その名は

聖書: マタイによる福音書 1章 22節~25節

2020年12月6日(日): 待降節第2主日礼拝・アドベント説教

 「マリアはヨセフと婚約していたが、二人が一緒になる前に、聖霊によって身ごもっていることが明らかになった(1:18)」。婚約中の二人にとって、あまりに大きな衝撃でした。「ヨセフは正しい人であったので、マリアのことを表ざたにするのを望まず、ひそかに縁を切ろうと決心した(1:19)」。それは、ヨセフの優しさだったのかもしれません。
 ただこのとき、一番に求められたのは、優しさだったのでしょうか。「ダビデの子ヨセフ、恐れず妻マリアを迎え入れなさい(1:20)」。「その子をイエスと名付けなさい(1:21)」。恐れず共にあるために、一番に求められたのは、その名の確かさに頼ることです。

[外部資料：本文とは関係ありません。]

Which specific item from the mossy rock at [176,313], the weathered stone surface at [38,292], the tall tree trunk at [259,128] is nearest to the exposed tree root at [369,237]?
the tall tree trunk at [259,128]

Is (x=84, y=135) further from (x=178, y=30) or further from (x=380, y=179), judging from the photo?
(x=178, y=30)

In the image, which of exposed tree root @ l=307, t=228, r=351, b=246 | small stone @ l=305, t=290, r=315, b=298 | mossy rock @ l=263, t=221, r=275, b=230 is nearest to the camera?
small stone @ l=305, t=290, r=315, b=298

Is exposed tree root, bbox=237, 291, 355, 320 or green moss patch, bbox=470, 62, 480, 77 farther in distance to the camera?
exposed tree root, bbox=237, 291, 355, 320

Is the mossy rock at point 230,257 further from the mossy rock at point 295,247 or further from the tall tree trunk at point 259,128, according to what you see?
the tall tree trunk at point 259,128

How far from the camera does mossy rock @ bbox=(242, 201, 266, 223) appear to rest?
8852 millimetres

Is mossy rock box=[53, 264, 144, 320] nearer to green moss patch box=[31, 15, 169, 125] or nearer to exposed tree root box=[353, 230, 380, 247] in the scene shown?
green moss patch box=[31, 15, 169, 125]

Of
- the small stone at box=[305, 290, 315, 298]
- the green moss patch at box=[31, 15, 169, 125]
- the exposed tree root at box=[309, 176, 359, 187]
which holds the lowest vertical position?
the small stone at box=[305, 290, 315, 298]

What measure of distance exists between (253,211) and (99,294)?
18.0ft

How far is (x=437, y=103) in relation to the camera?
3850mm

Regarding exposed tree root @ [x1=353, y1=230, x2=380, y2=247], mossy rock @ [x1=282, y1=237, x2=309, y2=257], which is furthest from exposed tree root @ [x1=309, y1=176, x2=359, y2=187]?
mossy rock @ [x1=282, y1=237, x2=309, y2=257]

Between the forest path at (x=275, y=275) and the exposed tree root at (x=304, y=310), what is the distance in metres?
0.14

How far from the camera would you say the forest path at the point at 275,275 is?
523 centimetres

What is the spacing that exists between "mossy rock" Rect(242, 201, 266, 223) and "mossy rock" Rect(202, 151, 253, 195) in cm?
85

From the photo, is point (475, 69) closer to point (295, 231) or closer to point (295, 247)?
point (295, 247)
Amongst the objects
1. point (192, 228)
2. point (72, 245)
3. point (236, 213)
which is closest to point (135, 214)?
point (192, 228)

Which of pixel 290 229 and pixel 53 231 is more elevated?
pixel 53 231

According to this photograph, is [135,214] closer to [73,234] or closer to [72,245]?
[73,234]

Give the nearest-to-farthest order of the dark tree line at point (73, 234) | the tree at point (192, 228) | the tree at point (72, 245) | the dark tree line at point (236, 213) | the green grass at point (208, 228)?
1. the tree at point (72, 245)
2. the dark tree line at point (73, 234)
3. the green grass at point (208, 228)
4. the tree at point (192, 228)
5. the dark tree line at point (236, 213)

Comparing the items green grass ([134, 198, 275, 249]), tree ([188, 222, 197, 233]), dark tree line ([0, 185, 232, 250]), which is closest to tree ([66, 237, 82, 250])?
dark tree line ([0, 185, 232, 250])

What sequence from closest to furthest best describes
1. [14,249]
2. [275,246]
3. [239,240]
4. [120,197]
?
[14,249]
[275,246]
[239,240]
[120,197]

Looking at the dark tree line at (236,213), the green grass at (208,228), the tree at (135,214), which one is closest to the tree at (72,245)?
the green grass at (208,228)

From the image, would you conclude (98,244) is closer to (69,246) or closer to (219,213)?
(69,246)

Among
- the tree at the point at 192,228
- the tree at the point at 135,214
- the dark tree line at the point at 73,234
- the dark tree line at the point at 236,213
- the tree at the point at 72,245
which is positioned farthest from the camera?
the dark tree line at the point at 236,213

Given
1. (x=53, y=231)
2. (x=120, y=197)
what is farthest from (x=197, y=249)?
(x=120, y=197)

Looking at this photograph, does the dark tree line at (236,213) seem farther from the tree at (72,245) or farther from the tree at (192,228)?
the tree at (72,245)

「見よ、おとめが身ごもって男の子を産む。その名はインマヌエルと呼ばれる(1:23)」。
 紀元前のこと、ユダの王アハズは、レツィンとペカの連合軍に対抗するために、北の大国アッシリアに頼ろうとしました。ただこのとき、一番に求められたのは、神に頼ることでした。しかしアハズ王は、預言者イザヤの忠告を聞かず、アッシリアに頼って勝利を得ました。ただそれも束の間、今度はアッシリアによって攻め込まれてしまいました。
 これが、人の力に頼った結果ではないか。700年のときを経て、イザヤの言葉が、ヨセフの脳裏を駆け巡ります。今こそ、インマヌエルの神に頼るときです。ヨセフは、長い眠りから覚めて、マリアとその子を迎え入れました。神はいつも、一番よいものをくださいます。共にあるために、一番大切な独り子を送ってくださいました。その名の確かさに、頼るものでありたい。